Could you give the lines of the material below as a numbered list, skipping blank lines and leaving out the pictures?

• _Input records_
^^^^

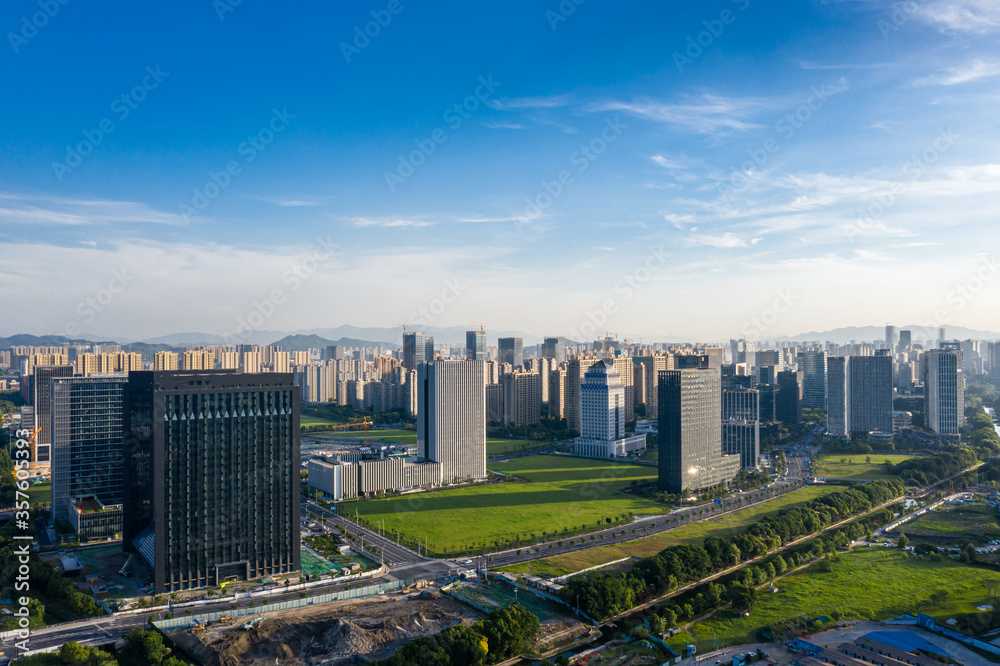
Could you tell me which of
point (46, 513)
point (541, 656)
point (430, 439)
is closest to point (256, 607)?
point (541, 656)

^^^^

• _Written solution_
1. Could you tell me which of
2. point (46, 513)
3. point (541, 656)
4. point (430, 439)
5. is closest to point (256, 607)?
6. point (541, 656)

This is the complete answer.